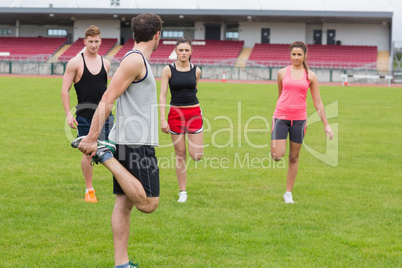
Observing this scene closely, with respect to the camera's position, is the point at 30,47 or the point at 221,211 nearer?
the point at 221,211

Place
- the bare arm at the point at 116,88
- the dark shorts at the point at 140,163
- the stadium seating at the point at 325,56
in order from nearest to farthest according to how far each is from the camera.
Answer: the bare arm at the point at 116,88 < the dark shorts at the point at 140,163 < the stadium seating at the point at 325,56

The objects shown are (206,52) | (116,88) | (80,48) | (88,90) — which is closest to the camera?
(116,88)

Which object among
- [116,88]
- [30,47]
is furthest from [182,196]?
Result: [30,47]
* * * * * * *
What the task asks: Omit pictures; set down the rest of the material word for word.

Response for this exercise:
Observing this scene closely, with respect to the camera's position, is the point at 30,47 or the point at 221,211 nearer?
the point at 221,211

Place
- the bare arm at the point at 116,88
- the dark shorts at the point at 140,163
- the stadium seating at the point at 325,56
in order from nearest to farthest according to how far each is from the camera.
Answer: the bare arm at the point at 116,88 < the dark shorts at the point at 140,163 < the stadium seating at the point at 325,56

The objects shown are (206,52) | (116,88) | (80,48) | (88,90) — which is closest to the camera?
(116,88)

Which object among
- [116,88]
- [30,47]
is furthest from [182,196]?
Result: [30,47]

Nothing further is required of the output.